**Supplied text:**

START

Well, that's my 3 or 4 bits. Good Luck.
-GiH
If you're based in Europe, it might be useful to make contact with the Free Software Foundation Europe's "Freedom Task Force". The FTF have been specifically set up to help businesses deal with the legal issues surrounding free software.
Freedom Task Force
I have worked for what called itself "a global IT consulting company", and until recently they were ACTIVELY not interested in Open Source. Reason: they had ample investment in MS tools and skills, and even internal IT was fighting like mad to keep FOSS away because they were worried about their jobs (it appears hard to change away from VB). They even spend a fortune on a CMS which I could have done for 10% of what they spent (with Joomla) and still have enough left for a cracking party..
:-).
The bottom line was simply that they were making a Godawful amount of money from flogging MS stuff because it needs so much maintenance, and because they kept telling the clients that FOSS was not good enough (notice the conflict of interest here). Stability and good structure wasn't in their interest at all, and you also note the stiff ignoring of the clients' interest here (which is not atypical, btw, it's called "the big picture", being the argument that makes most senior staff think their corporate ethics policy is just another marketing tool - think Enron or Andersons here for examples of where that eventually leads).

END

**To do:**
Reproduce the text above about free software and consulting firms word for word, in full.

**Material:**

START

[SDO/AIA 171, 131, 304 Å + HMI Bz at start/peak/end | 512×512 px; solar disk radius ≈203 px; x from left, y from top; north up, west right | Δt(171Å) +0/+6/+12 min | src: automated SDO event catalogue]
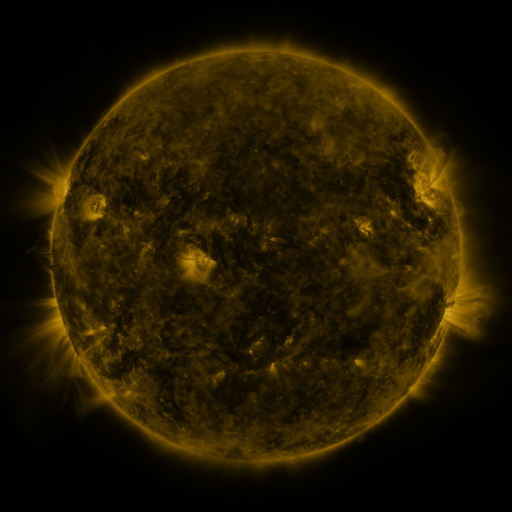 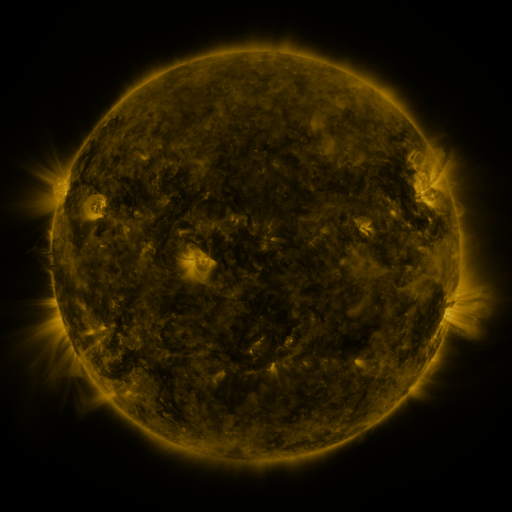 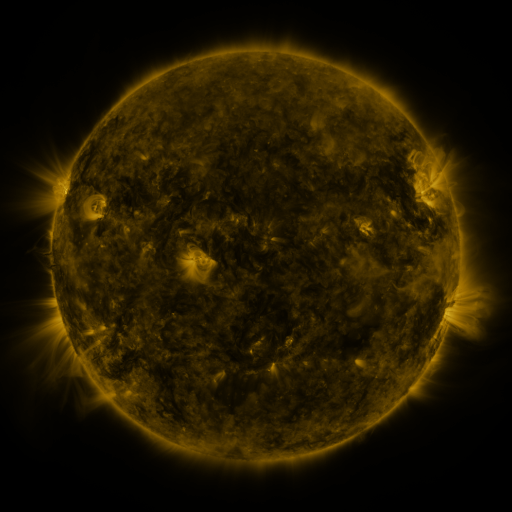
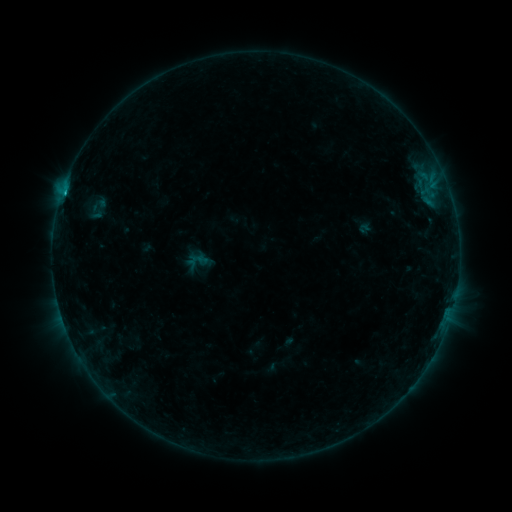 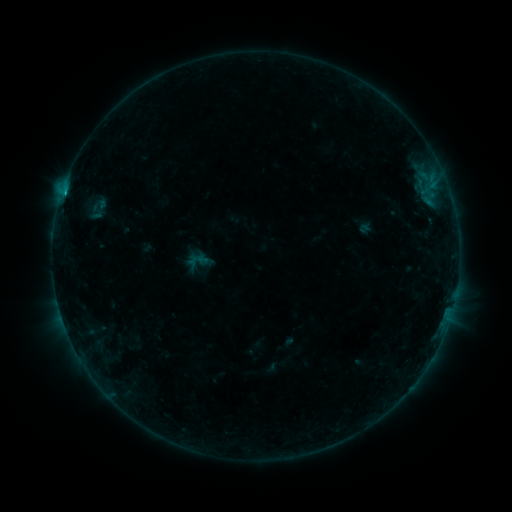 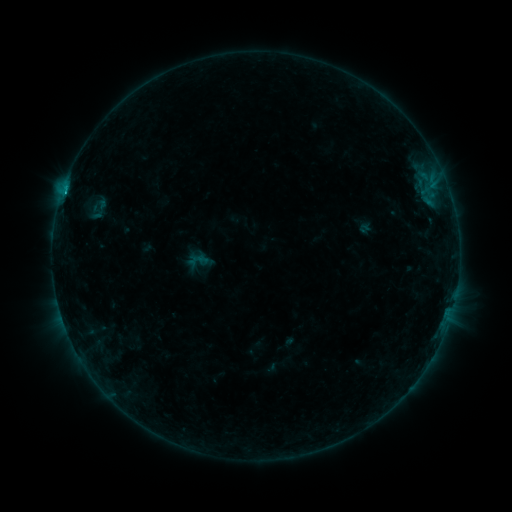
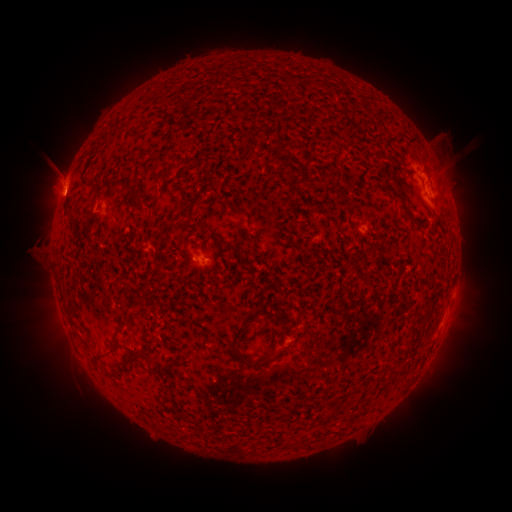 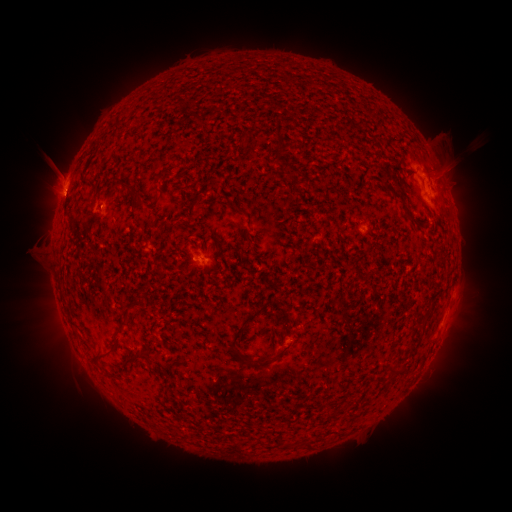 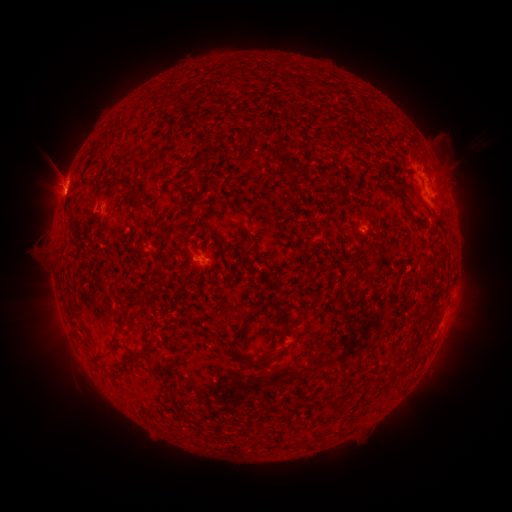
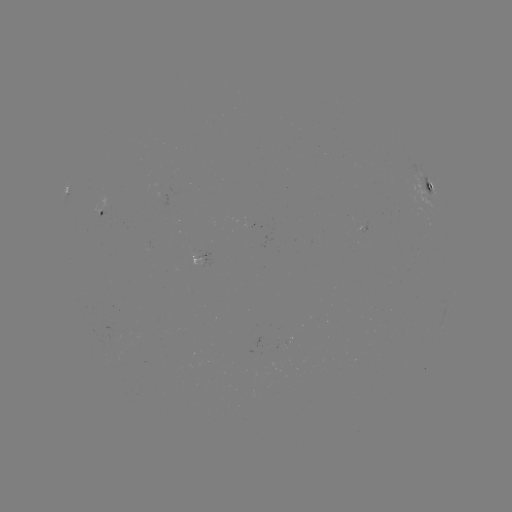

END

**Worked solution:**
Well, that's my 3 or 4 bits. Good Luck.
-GiH
If you're based in Europe, it might be useful to make contact with the Free Software Foundation Europe's "Freedom Task Force". The FTF have been specifically set up to help businesses deal with the legal issues surrounding free software.
Freedom Task Force
I have worked for what called itself "a global IT consulting company", and until recently they were ACTIVELY not interested in Open Source. Reason: they had ample investment in MS tools and skills, and even internal IT was fighting like mad to keep FOSS away because they were worried about their jobs (it appears hard to change away from VB). They even spend a fortune on a CMS which I could have done for 10% of what they spent (with Joomla) and still have enough left for a cracking party..
:-).
The bottom line was simply that they were making a Godawful amount of money from flogging MS stuff because it needs so much maintenance, and because they kept telling the clients that FOSS was not good enough (notice the conflict of interest here). Stability and good structure wasn't in their interest at all, and you also note the stiff ignoring of the clients' interest here (which is not atypical, btw, it's called "the big picture", being the argument that makes most senior staff think their corporate ethics policy is just another marketing tool - think Enron or Andersons here for examples of where that eventually leads).